Other assertions -- not confirmed by me
"Sherlock"
- "Believe" -- S2E3: The Reichenbach Fall
- "Weng Chiang" -- episode not clear, but the assertion is that it refers to an episode of Doctor Who ("The Talons of Weng-Chiang", S14E6 final), where the Doctor Dresses as Holmes and a Giant Rat.
"Grantchester"
- "Zborowski" -- Season 8 Episode 3 -- Leopold Zborowski, an art dealer, friend and patron of Modigliani, the painter of "Reclining Nude" (1917), which was a key element of the episode.
- "Dianthus Caryophyllus" -- Season ? Episode 2 -- a carnation.
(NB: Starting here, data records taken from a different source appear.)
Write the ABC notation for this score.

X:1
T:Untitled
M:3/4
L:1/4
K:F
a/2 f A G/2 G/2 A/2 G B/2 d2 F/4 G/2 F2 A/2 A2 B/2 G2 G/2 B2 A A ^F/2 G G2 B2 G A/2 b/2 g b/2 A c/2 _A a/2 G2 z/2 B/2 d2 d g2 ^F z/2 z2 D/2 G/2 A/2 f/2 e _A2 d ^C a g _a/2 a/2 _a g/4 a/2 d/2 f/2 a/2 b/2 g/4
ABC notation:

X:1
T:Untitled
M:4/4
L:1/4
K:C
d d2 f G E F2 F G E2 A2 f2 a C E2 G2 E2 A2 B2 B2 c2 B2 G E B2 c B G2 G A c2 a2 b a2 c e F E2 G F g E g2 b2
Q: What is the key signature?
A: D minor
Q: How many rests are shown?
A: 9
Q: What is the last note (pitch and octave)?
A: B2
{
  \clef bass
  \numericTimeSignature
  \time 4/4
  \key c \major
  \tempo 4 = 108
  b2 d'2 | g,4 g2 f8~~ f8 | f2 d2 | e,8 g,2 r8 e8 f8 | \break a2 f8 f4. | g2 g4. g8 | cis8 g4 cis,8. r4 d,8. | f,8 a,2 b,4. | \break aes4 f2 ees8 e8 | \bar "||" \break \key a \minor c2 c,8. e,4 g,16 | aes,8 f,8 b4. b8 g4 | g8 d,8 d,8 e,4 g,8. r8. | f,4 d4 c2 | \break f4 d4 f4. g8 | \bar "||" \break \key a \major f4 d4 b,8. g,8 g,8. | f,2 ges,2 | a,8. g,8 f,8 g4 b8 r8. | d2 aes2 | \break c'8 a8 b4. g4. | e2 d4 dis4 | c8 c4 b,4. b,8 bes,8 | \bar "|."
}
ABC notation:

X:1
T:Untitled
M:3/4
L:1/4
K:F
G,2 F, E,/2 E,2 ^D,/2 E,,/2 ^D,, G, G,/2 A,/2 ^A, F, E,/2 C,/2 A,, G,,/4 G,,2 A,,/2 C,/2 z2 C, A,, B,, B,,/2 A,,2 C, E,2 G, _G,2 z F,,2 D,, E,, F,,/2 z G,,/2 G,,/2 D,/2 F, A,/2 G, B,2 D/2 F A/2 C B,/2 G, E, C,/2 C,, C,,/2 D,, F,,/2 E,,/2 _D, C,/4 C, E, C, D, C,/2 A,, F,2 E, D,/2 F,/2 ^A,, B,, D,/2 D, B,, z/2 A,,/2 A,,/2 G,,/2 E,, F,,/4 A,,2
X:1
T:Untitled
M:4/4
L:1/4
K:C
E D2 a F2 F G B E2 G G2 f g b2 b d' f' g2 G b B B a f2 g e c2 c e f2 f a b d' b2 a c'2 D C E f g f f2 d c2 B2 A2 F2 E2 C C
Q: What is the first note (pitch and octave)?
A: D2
- "Edmond Dantes" -- Season 6 Episode 5 -- He's a character in The Count of Monte Cristo. Perhaps, a nod to the comment by a librarian walking in to the police station: "This is all very thrilling, like the Count of Monte Cristo."
"Endeavor"
- "Dolce Domun" -- Endeavor Finale - Dulce Dumon, a bar/lunge in the George Hotel in Pangbourne, west of London, England. Dolce Domun, a song by Louie Zong. But I vote its transalation, however spelled, refers to "Peacefully at Home", or sleepily?
- "Lonsdale" -- Endeavor pilot (?) -- the name of the fictional Oxford college associated with Morse.